Pretty well everything about this case echoes what goes on behind closed doors in England: social workers colluding with a dysfunctional father to justify snatching distraught children from their mother, to incarcerate them miserably in care homes; the courts refusing to test evidence and accepting lies. But because this case is in Holland, not Britain, the family can be named and its shocking details publicized. Unusually, for instance, we can see on YouTube the harrowing scenes from March 2012 which show the screaming children being carried by police from their family home to a waiting police van (Google “Kidnap of children from their mother by Dutch social services”).

Nikolai and Anastasia Antonova were removed from their mother, Jelena, for three stated reasons. The first, astonishingly, was that they spoke Russian rather than Dutch at home (this is in clear breach of two articles of the UN Convention on the Rights of the Child, which enjoins respect for a child’s right to speak his or her family’s language). A second was the baseless claim that the family might return to Latvia to escape from the children’s estranged father, who had joined a weird cult that caused the family intolerable strain.

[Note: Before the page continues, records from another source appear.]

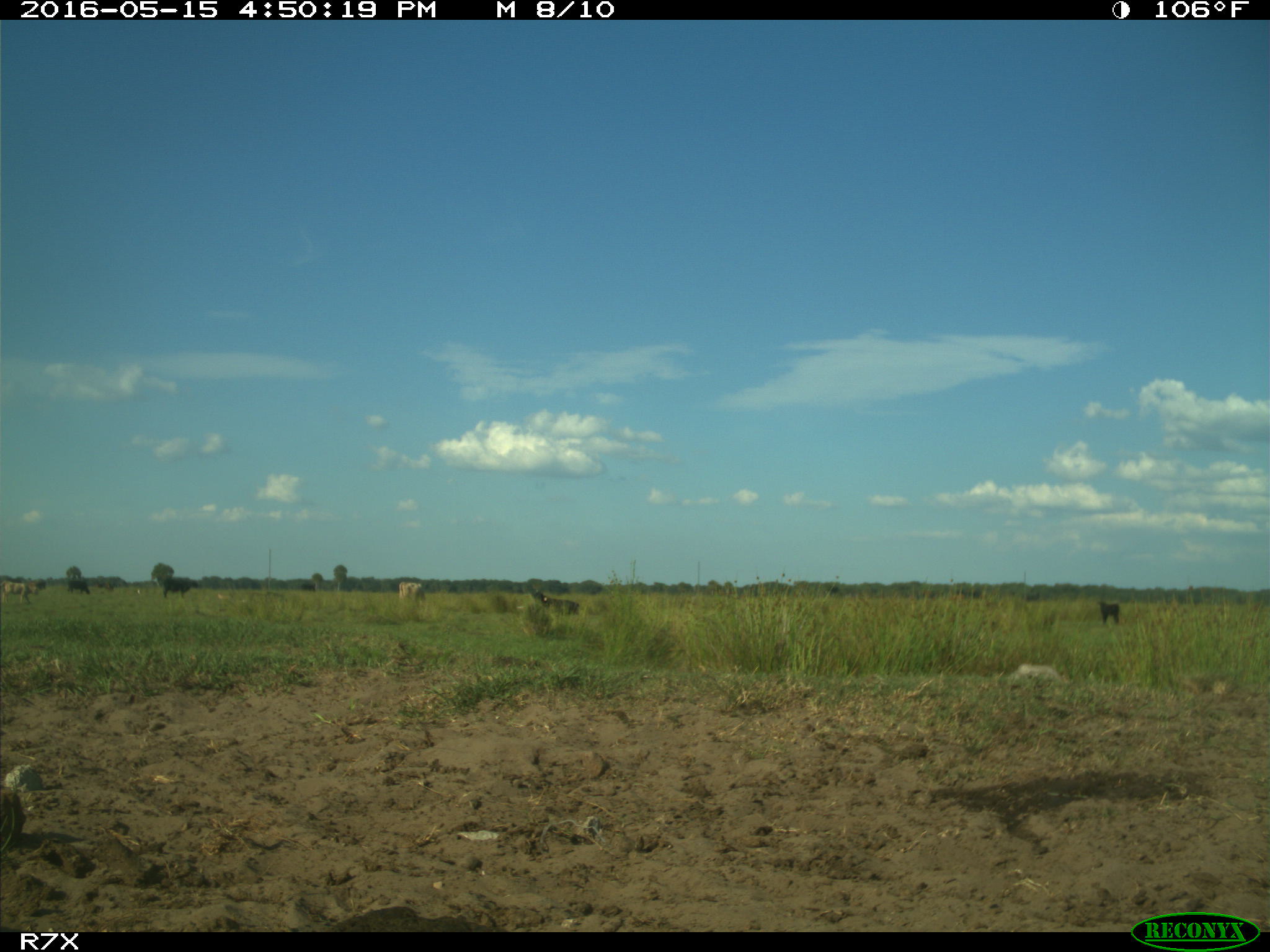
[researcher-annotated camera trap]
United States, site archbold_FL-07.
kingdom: Animalia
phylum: Chordata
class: Mammalia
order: Artiodactyla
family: Bovidae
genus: Bos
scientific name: Bos taurus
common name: domestic cow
Bos taurus (domestic cow).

The third, according to the social workers who were working closely with the father, was that the children had “severely conflicting loyalties to their parents”. The children had made clear that they were frightened of their father and did not want to see him again.

Note EU-Digest: obviously this article which comes from a British conservative paper is slanted against any kind of Government funded  public service agency. It must be said, however, that even though some of these cases are very tragic for the children involved, government  social workers in general do perform some very beneficial assistance to families, children and old people in distress.